» 課題説明
次の(a)〜(c)の記述がそれぞれ抜粋の内容と合っているかを「はい」か「いいえ」で答え、判断の決め手となる抜粋中の語句をそのまま引用すること。(a)「プレリュードのサンバ」はバーデン・パウエルとヴィニシウス・ヂ・モライスが作った曲である。(b)セバスチャン・タパジョスはアルゼンチン出身のギタリストである。(c)筆者はかつて聴いていたLPを今も手元に持っている。
++++ 読解用抜粋 ++++
今宵の曲、ボッサの名曲から、「プレリュードのサンバ/Samba em prelúdio」。かの「バーデン・パウエル/Baden Powell」と「ヴィニシウス・ヂ・モライス/Vinícius de Moraes」の手になる甘美でとても美しい曲。ギターによるインスツルメンツもあるが、男女のデュエットも多い曲である。
まず、私がこの曲を知った、「セバスチャン・タパジョス/Sebastião Tapajós」のギター演奏から。1944年生まれ、ブラジル出身のギタリストで作曲家。「バーデン・パウエル」の陰に隠れて目立たなかった感があるが、速弾きのギターの名手である。いまから40数年前LPレコードでよく聴いていたが、その当時は、「バーデン・パウエル」を凌ぐ技量の持ち主と思っていた。いつしかそのLPは私の手元から離れたため、その後ずっと長い間CDを探していた。諦めかけた頃、偶然、復刻版CDを見つけたといういわくつきのアルバム、「Brasil-El Arte de la Guitarra(ブラジル-ギターの芸術)」(2004)から。
++++ データ行 ++++
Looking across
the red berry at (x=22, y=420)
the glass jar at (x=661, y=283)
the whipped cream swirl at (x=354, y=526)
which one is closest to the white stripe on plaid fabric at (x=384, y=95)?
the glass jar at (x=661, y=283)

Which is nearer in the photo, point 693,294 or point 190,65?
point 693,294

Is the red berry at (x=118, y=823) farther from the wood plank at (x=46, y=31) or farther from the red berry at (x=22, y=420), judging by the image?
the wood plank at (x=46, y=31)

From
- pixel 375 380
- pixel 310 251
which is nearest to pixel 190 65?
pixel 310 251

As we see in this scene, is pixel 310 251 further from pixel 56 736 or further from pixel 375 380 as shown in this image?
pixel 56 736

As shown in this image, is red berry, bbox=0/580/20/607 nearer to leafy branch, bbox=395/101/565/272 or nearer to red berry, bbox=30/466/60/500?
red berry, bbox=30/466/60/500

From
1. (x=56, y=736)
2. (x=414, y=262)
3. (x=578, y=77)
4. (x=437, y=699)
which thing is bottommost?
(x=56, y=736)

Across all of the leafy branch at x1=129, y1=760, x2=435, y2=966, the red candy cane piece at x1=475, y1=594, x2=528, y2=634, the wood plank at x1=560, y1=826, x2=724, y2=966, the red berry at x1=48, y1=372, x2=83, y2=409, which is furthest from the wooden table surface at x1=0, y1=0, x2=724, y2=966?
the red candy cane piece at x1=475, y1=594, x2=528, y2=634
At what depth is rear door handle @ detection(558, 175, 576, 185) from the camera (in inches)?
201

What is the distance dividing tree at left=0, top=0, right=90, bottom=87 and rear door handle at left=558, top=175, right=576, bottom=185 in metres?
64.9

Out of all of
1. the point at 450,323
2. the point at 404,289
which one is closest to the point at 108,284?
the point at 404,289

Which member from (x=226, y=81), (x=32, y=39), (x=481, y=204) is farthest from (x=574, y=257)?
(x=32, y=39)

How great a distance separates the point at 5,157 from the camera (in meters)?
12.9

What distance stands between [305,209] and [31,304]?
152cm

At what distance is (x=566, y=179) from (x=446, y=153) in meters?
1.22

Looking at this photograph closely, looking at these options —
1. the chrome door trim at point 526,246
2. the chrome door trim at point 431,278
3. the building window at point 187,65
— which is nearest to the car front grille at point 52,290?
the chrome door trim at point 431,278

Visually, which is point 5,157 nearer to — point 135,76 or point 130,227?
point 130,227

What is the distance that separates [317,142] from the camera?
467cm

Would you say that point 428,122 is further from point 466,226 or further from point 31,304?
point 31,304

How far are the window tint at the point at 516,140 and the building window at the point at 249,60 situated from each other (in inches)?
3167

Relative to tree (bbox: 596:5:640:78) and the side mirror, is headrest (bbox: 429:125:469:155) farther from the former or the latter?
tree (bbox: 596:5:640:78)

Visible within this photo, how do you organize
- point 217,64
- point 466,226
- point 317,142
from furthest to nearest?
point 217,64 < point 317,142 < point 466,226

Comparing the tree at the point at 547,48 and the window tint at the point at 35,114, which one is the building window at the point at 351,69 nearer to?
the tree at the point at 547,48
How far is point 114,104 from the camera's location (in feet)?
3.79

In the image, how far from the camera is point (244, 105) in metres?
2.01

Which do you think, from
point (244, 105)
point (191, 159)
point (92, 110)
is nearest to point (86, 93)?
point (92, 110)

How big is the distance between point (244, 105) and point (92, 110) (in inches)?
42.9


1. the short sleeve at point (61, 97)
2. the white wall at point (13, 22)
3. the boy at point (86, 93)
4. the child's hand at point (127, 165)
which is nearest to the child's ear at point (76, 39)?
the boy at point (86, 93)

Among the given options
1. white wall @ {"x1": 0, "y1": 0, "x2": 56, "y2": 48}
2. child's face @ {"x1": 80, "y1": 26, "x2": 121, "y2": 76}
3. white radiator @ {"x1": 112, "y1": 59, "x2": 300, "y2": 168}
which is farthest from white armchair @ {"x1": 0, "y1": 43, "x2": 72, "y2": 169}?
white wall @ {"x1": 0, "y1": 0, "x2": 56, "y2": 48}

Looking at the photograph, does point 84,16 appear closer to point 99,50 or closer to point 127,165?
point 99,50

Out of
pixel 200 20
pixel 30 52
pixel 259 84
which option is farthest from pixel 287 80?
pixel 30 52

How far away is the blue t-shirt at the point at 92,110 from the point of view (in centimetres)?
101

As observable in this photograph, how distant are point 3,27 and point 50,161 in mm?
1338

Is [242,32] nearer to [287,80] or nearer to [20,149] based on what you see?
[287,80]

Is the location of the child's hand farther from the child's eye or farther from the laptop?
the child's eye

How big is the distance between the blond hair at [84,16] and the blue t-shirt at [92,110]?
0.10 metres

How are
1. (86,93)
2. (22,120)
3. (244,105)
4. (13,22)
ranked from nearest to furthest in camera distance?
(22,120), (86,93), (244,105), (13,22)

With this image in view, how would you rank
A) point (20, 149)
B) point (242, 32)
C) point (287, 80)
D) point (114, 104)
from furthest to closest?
++++
» 問題の解答
(a) はい。「かの「バーデン・パウエル/Baden Powell」と「ヴィニシウス・ヂ・モライス/Vinícius de Moraes」の手になる甘美でとても美しい曲」
(b) いいえ。「1944年生まれ、ブラジル出身のギタリストで作曲家」
(c) いいえ。「いつしかそのLPは私の手元から離れたため」